In theory, the overall agreement between sonic anemometers cannot be better than the random error, if the seven different measurement systems collect independent samples of an homogeneous turbulence field (Richardson et al., 2012). The stochastic error due to limited sampling of the turbulent ensemble (Finkelstein and Sims, 2001) is 17 % or 0.03 m s−1 on average for u* and 14 % or 5 W m−2 for Hs, based on data from CSAT3_1. The comparability values that we found between different instruments for these two quantities are only slightly larger. This means that a better agreement is hardly physically possible, and the remaining small discrepancies can be explained by slight surface heterogeneities within the footprint area of the different systems and by a very small instrumental error. The agreement between the two CSAT3 is as good as the agreement with other sonic anemometer models.
We found a much better agreement between different sonic anemometers, especially for u* and Hs, in comparison to previous intercomparison experiments (Loescher et al., 2005; Mauder et al., 2007). All tested instruments were within the limits that Mauder et al. (2006) classified as type A, i.e. sonic anemometers suitable for fundamental turbulence research. Perhaps this can partially be explained by a consistent digital data acquisition, implemented here with a very high precision clock and event-driven communication using Python programming language. Probably, the implementation of a more efficient spike removal algorithm for the high-frequency data and other additional quality tests in the post-processing scheme of Mauder (2013) also helped to improve the data quality of the resulting fluxes and consequently improved the agreement.

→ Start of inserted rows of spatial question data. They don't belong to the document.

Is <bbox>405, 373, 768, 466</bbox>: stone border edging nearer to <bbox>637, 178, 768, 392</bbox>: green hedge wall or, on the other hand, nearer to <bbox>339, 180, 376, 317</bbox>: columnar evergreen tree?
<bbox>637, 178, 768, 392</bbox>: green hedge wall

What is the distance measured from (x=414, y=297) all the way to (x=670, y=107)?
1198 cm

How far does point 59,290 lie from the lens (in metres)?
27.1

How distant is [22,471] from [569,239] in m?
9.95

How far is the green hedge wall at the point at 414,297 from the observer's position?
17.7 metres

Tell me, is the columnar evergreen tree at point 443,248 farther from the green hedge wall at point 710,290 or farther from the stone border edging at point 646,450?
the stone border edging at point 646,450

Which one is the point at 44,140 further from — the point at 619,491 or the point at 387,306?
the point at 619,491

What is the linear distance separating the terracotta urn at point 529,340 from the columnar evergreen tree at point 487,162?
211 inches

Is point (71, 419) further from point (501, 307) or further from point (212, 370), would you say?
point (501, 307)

On top of that, the filtering for obstructed wind direction sectors and for rain, as described in Sect. 2.2, was crucial to remove poor-quality data. Both additional steps improved the agreement between instruments considerably. For σw, regression slopes ranged between 1.00 and 1.24 and intercepts were between −0.05 and 0.00 m s−1 after processing according to Mauder (2013). After filtering for obstructed wind direction, slopes ranged between 0.98 and 1.22 and intercepts remained between −0.05 and 0.00 m s−1. As can be seen from the results (Table 4), the overall agreement further improved after the filtering for rainy periods. Especially, some outliers of the CSAT3_2, which did not have the rain-guard meshes at the transducer heads, were rejected after this step. The effect of the data filtering on other quantities, such as Hs, was smaller. Here, the slopes ranged already only between 0.97 and 1.00 after processing according to Mauder (2013), which did not change much further after filtering for obstructed wind directions and for rainy periods (Table 7). This can be explained by the fact that the scheme of Mauder (2013) is designed for quality control of fluxes and not necessarily standard deviations. It is therefore much stricter for Hs than for σw.

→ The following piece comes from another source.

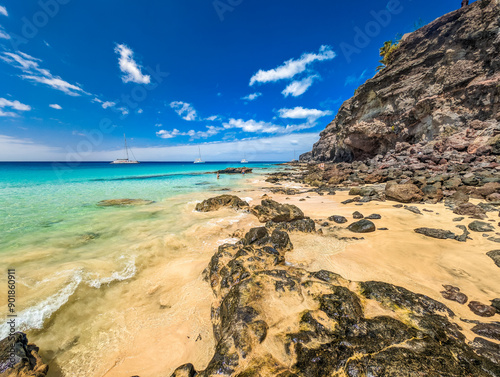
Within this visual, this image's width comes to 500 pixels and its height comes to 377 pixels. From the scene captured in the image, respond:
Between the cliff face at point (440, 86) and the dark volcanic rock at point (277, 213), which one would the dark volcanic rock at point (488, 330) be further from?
the cliff face at point (440, 86)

Considering flow distortion errors of the order of 5 % or more that are reported in the literature (Frank et al., 2016; Horst et al., 2015; Huq et al., 2017), the very good agreement between all sonic anemometers in this field experiment is nevertheless somewhat surprising. A contribution by changes in the firmware of the different sonic anemometers over the last 10 years is likely but not fully documented. According to the manufacturer, the two CSAT3 sonic anemometers have no flow distortion correction at all, while all the other five instruments probably do apply some sort of correction – although the exact details are not publicly available for all of them. This could mean that flow distortion errors are indeed significant for our experiment but perhaps all instruments are afflicted with an error of almost the exact same magnitude and consequently underestimate σw and vertical scalar fluxes similarly, despite the obvious differences in sensor geometry and internal data processing.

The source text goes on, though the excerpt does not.